Repeat the data below in full and exactly.

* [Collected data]
+--

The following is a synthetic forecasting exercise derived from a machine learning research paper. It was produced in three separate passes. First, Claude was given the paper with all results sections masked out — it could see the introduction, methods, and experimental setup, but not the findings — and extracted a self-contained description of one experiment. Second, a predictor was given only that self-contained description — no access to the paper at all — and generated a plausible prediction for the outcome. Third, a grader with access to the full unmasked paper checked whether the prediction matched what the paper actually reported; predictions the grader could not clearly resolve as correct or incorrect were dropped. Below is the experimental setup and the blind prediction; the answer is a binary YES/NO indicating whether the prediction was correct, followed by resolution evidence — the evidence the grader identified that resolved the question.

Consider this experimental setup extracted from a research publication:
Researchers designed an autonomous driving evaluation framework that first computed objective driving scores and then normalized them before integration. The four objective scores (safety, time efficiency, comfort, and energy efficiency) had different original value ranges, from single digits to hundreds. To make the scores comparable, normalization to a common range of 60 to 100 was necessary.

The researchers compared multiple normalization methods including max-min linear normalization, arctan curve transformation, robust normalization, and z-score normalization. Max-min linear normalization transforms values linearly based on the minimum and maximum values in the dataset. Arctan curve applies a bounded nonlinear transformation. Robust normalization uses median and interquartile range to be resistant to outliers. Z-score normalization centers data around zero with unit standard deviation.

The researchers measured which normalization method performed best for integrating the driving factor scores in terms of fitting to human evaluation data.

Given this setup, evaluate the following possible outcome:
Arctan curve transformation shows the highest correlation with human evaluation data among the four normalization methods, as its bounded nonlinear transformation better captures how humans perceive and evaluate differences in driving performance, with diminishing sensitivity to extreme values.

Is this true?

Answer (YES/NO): NO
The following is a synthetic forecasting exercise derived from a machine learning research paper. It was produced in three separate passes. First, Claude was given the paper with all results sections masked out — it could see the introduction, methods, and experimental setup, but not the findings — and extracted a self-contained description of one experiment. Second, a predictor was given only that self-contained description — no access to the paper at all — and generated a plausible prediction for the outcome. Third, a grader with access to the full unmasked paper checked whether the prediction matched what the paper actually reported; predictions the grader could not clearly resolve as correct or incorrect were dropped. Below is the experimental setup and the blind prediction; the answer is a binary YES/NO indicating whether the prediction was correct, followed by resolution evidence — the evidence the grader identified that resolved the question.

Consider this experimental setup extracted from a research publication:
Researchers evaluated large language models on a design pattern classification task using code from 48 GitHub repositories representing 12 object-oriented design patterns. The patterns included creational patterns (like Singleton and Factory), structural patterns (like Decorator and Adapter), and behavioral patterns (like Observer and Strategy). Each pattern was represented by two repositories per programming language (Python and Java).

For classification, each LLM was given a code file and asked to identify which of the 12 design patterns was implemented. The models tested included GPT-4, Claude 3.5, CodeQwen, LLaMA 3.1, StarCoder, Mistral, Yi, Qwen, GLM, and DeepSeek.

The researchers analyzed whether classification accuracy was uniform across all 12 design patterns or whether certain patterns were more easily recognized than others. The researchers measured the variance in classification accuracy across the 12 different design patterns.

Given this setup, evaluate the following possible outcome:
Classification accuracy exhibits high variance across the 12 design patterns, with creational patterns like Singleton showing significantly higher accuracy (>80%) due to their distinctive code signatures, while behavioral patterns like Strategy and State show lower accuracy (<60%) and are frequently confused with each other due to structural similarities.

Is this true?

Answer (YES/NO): NO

+--

* [Result of the task]
The following is a synthetic forecasting exercise derived from a machine learning research paper. It was produced in three separate passes. First, Claude was given the paper with all results sections masked out — it could see the introduction, methods, and experimental setup, but not the findings — and extracted a self-contained description of one experiment. Second, a predictor was given only that self-contained description — no access to the paper at all — and generated a plausible prediction for the outcome. Third, a grader with access to the full unmasked paper checked whether the prediction matched what the paper actually reported; predictions the grader could not clearly resolve as correct or incorrect were dropped. Below is the experimental setup and the blind prediction; the answer is a binary YES/NO indicating whether the prediction was correct, followed by resolution evidence — the evidence the grader identified that resolved the question.

Consider this experimental setup extracted from a research publication:
Researchers designed an autonomous driving evaluation framework that first computed objective driving scores and then normalized them before integration. The four objective scores (safety, time efficiency, comfort, and energy efficiency) had different original value ranges, from single digits to hundreds. To make the scores comparable, normalization to a common range of 60 to 100 was necessary.

The researchers compared multiple normalization methods including max-min linear normalization, arctan curve transformation, robust normalization, and z-score normalization. Max-min linear normalization transforms values linearly based on the minimum and maximum values in the dataset. Arctan curve applies a bounded nonlinear transformation. Robust normalization uses median and interquartile range to be resistant to outliers. Z-score normalization centers data around zero with unit standard deviation.

The researchers measured which normalization method performed best for integrating the driving factor scores in terms of fitting to human evaluation data.

Given this setup, evaluate the following possible outcome:
Arctan curve transformation shows the highest correlation with human evaluation data among the four normalization methods, as its bounded nonlinear transformation better captures how humans perceive and evaluate differences in driving performance, with diminishing sensitivity to extreme values.

Is this true?

Answer (YES/NO): NO
The following is a synthetic forecasting exercise derived from a machine learning research paper. It was produced in three separate passes. First, Claude was given the paper with all results sections masked out — it could see the introduction, methods, and experimental setup, but not the findings — and extracted a self-contained description of one experiment. Second, a predictor was given only that self-contained description — no access to the paper at all — and generated a plausible prediction for the outcome. Third, a grader with access to the full unmasked paper checked whether the prediction matched what the paper actually reported; predictions the grader could not clearly resolve as correct or incorrect were dropped. Below is the experimental setup and the blind prediction; the answer is a binary YES/NO indicating whether the prediction was correct, followed by resolution evidence — the evidence the grader identified that resolved the question.

Consider this experimental setup extracted from a research publication:
Researchers evaluated large language models on a design pattern classification task using code from 48 GitHub repositories representing 12 object-oriented design patterns. The patterns included creational patterns (like Singleton and Factory), structural patterns (like Decorator and Adapter), and behavioral patterns (like Observer and Strategy). Each pattern was represented by two repositories per programming language (Python and Java).

For classification, each LLM was given a code file and asked to identify which of the 12 design patterns was implemented. The models tested included GPT-4, Claude 3.5, CodeQwen, LLaMA 3.1, StarCoder, Mistral, Yi, Qwen, GLM, and DeepSeek.

The researchers analyzed whether classification accuracy was uniform across all 12 design patterns or whether certain patterns were more easily recognized than others. The researchers measured the variance in classification accuracy across the 12 different design patterns.

Given this setup, evaluate the following possible outcome:
Classification accuracy exhibits high variance across the 12 design patterns, with creational patterns like Singleton showing significantly higher accuracy (>80%) due to their distinctive code signatures, while behavioral patterns like Strategy and State show lower accuracy (<60%) and are frequently confused with each other due to structural similarities.

Is this true?

Answer (YES/NO): NO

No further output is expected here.